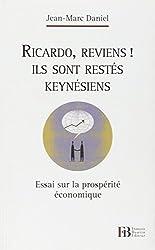 Ricardo reviens ! ils sont restés keynesiens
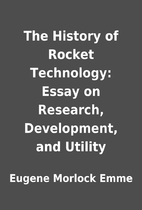 The History of Rocket Technology: Essay on…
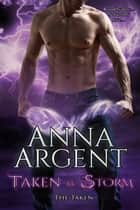 Taken by Storm ebook by Anna Argent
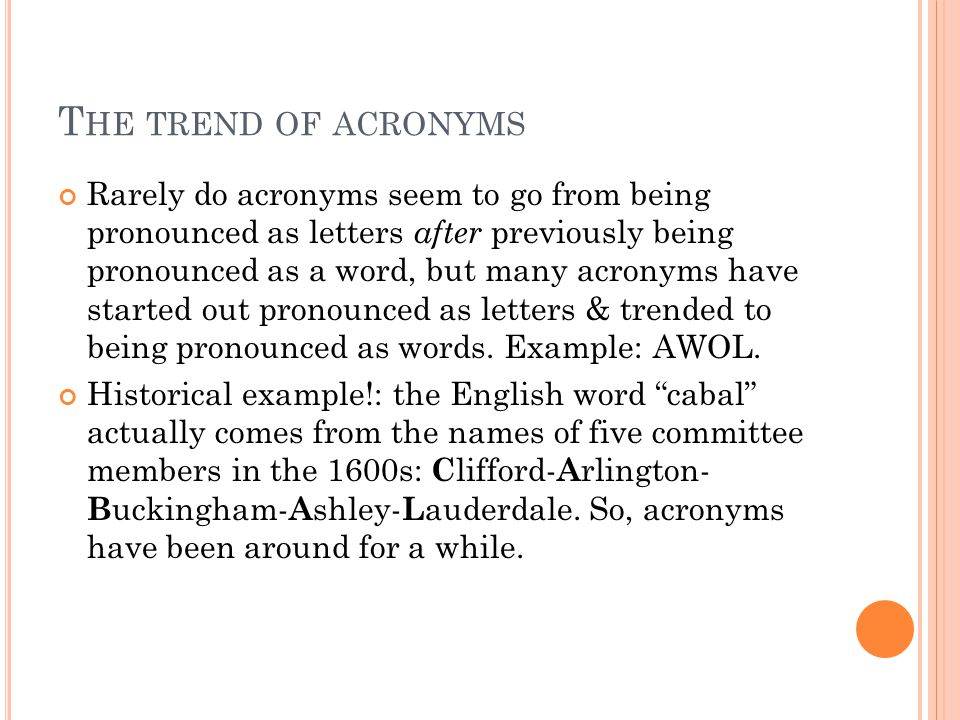 T HE TREND OF ACRONYMS Rarely do acronyms seem to go from being pronounced as letters after previously being pronounced as a word, but many acronyms have started out pronounced as letters & trended to being pronounced as words.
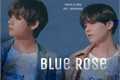 História: Blue Rose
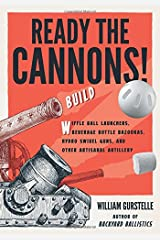 Ready the Cannons!: Build Wiffle Ball Launchers, Beverage Bottle Bazookas, Hydro Swivel Guns, and Other Artisanal Artillery Paperback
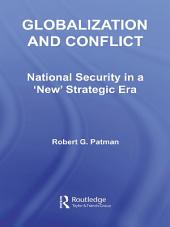 Globalization and Conflict: National Security in a 'New' Strategic Era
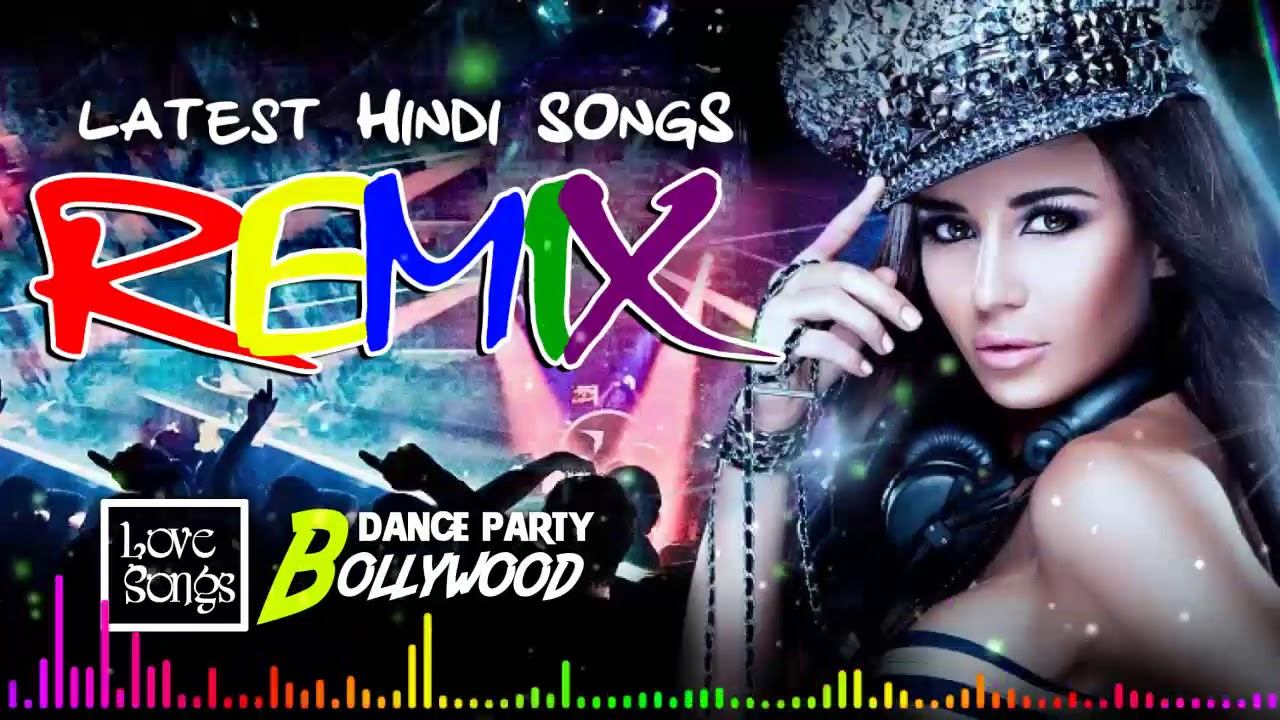 Best Hindi Remix Songs 2019 DJ Mixtape - DJ Mixtapes
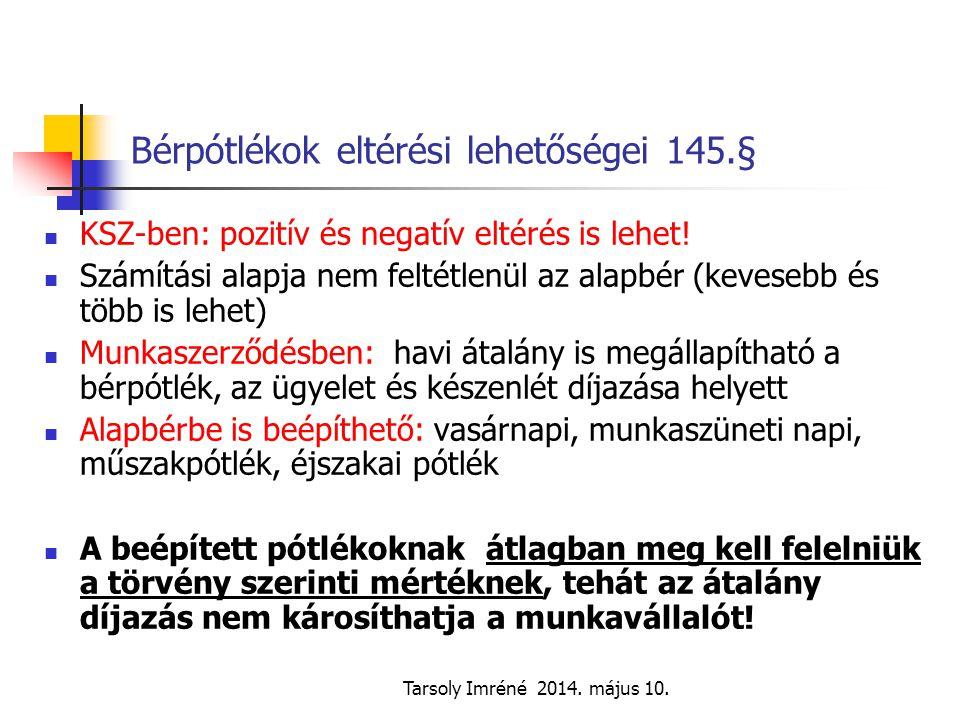 Tarsoly Imréné 2014. május 10. Bérpótlékok eltérési lehetőségei 145.§ KSZ-ben: pozitív és negatív eltérés is lehet! Számítási alapja nem feltétlenül a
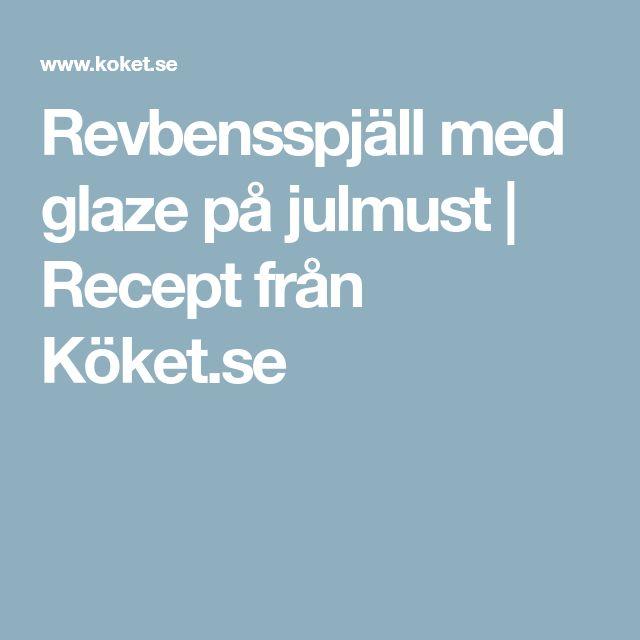 Revbensspjäll med glaze på julmust | Recept från Köket.se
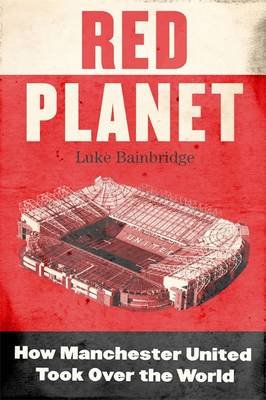 Red Planet: How Manchester United Took Over the World (Hardback)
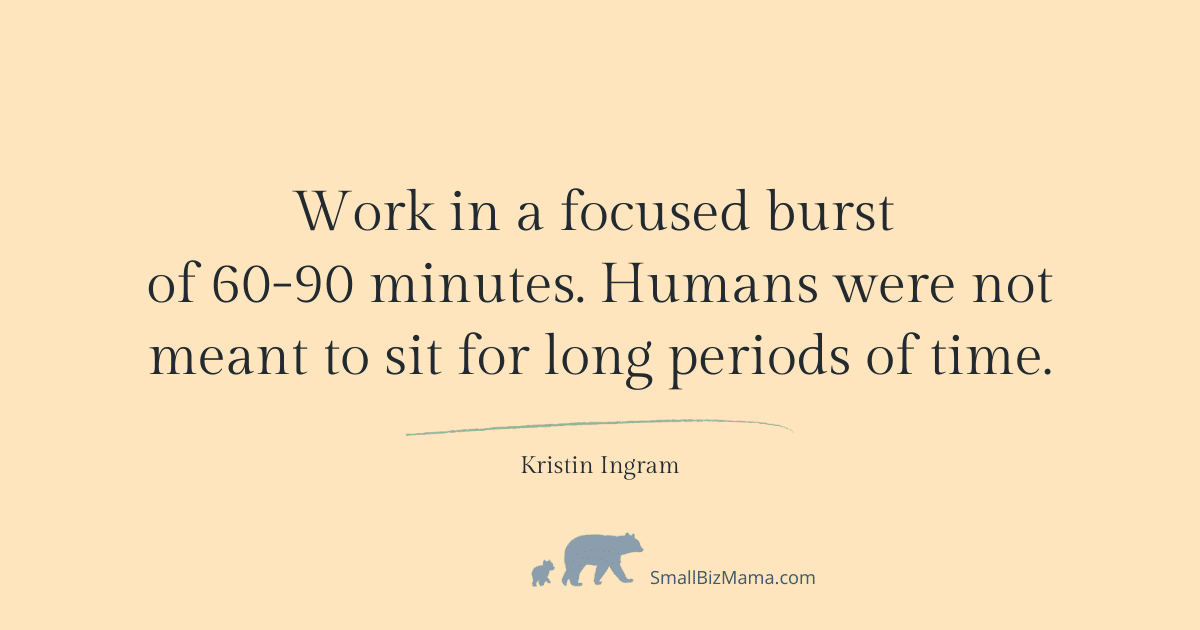 Work in a focused burst of 60-90 minutes. Humans were not meant to sit for long periods of time.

__Task details__
Write out the records once more, exactly as they stand, with no images.

__Output of the task__
 Ricardo reviens ! ils sont restés keynesiens
 The History of Rocket Technology: Essay on…
 Taken by Storm ebook by Anna Argent
 T HE TREND OF ACRONYMS Rarely do acronyms seem to go from being pronounced as letters after previously being pronounced as a word, but many acronyms have started out pronounced as letters & trended to being pronounced as words.
 História: Blue Rose
 Ready the Cannons!: Build Wiffle Ball Launchers, Beverage Bottle Bazookas, Hydro Swivel Guns, and Other Artisanal Artillery Paperback
 Globalization and Conflict: National Security in a 'New' Strategic Era
 Best Hindi Remix Songs 2019 DJ Mixtape - DJ Mixtapes
 Tarsoly Imréné 2014. május 10. Bérpótlékok eltérési lehetőségei 145.§ KSZ-ben: pozitív és negatív eltérés is lehet! Számítási alapja nem feltétlenül a
 Revbensspjäll med glaze på julmust | Recept från Köket.se
 Red Planet: How Manchester United Took Over the World (Hardback)
 Work in a focused burst of 60-90 minutes. Humans were not meant to sit for long periods of time.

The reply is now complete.